Six Days in Leningrad
“It is the kitchen,” Maria repeated. “There’s the stove.”
Oh my God. It was true. There was the stove. I had slept right across from the stove for ten years, yet never realized it was the kitchen. Until now.
“This was my bed,” I said unhappily. Why was I telling her this? Like she cared. All she wanted to know was why I was breaking open a window. I wanted to call out to my father. Papa, look. Did you see this? Can you imagine that I slept here? How can that be, Papa? It’s all disintegrating before my eyes. I saw D’Artagnan’s Paris from this bed, and Oliver Twist’s London. I read those books lying on this bed, looking out this window, dreaming a thousand childhood dreams. I saw the world from this bed. Yet I didn’t see the stove, didn’t see the rotted window frame, barely holding together. I was barely holding together.
“Papa!” I called. “Where is he?”
“He’s out front,” said Maria. “They’re waiting for you. I think they want to go up to the cemetery, back to your grandmother’s grave.”
I wanted him to see this. But I had a feeling he didn’t really want to.

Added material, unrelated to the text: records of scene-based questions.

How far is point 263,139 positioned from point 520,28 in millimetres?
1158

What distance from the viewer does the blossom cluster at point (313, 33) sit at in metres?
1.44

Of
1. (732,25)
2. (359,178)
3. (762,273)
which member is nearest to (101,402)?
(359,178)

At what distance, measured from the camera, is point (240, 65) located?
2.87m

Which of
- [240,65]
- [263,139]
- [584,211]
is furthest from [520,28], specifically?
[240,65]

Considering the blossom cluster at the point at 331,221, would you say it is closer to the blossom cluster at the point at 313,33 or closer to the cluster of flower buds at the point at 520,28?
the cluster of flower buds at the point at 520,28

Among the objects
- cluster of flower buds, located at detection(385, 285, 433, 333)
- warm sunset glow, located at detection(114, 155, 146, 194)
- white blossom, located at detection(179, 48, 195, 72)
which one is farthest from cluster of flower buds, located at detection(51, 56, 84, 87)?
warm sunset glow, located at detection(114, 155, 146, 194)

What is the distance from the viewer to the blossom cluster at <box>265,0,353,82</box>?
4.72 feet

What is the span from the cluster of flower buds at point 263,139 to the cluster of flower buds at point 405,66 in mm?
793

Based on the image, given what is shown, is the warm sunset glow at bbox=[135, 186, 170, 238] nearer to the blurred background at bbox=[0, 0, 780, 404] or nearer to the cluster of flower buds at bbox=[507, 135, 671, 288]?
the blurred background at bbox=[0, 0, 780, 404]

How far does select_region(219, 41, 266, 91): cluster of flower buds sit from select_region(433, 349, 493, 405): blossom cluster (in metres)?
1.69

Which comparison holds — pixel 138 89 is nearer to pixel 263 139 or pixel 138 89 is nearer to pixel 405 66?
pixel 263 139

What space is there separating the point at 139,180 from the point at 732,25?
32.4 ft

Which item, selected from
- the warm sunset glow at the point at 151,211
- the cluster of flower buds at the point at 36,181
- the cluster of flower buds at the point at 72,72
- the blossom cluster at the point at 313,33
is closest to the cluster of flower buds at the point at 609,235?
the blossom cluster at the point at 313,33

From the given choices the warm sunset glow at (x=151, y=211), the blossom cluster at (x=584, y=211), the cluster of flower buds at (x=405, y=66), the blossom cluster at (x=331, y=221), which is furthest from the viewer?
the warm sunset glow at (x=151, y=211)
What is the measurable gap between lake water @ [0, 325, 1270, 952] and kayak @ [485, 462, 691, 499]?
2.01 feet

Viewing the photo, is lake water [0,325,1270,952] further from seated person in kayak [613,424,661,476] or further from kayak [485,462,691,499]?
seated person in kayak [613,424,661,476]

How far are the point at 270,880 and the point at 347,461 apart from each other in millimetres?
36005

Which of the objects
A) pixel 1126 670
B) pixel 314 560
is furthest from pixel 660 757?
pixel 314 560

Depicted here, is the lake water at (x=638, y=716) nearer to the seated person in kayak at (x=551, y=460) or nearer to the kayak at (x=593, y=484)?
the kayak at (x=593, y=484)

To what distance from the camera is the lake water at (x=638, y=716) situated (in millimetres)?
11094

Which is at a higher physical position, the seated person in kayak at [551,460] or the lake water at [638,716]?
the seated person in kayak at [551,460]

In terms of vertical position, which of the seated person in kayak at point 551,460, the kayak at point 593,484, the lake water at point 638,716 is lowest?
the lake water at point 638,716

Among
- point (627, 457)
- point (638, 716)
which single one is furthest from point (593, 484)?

I stuck my head inside the room and took a deep breath. It did not smell like Shepelevo. It smelled of dust and dirt and old papers. On the wall was a painting my grandfather had made of the cat I used to torture when I was eighteen months old. I wanted to take the picture from the wall and bring it back to America with me, and give it to my grandparents. But the painting was sixteen inches by twenty and I had only the one garment bag. I had no room for Dedushka’s cat.
Maria stood like a sullen pillar next to me. I wasn’t going to cry in front of her. I grit my teeth and shook my head slightly to clear my eyes. Then I dropped my camera through the window and onto the bed.
“I’m going in,” I said.
“Why?” said Maria.
“I want to see.”
“See what?”
“The rest of the house.”
“It’s all like this.”
“I want to see. I’ll only be a minute. You can leave if you want.”
She didn’t move. She must have been thinking: They come all the way from America to burgle our houses. Maria was too old to crawl in herself, so she stayed at the window and watched me take pictures. When I disappeared into the front bedroom, I kept hearing her voice, calling, “Where are you? Are you coming?”
“In a minute,” I said.
I took with me my grandfather’s gardening and weather journals, and some small pictures I thought might be of sentimental value to him.
In the front room I found a letter that Yulia had written to her small son. The letter read, “Our dear bunny rabbit, Mommy wants to say sorry to her little bunny for last night. Daddy and I were tired and tense and we yelled a little bit and scared you, and we’re sorry. We both love you so much, little bunny, and Daddy isn’t going to leave us ever.”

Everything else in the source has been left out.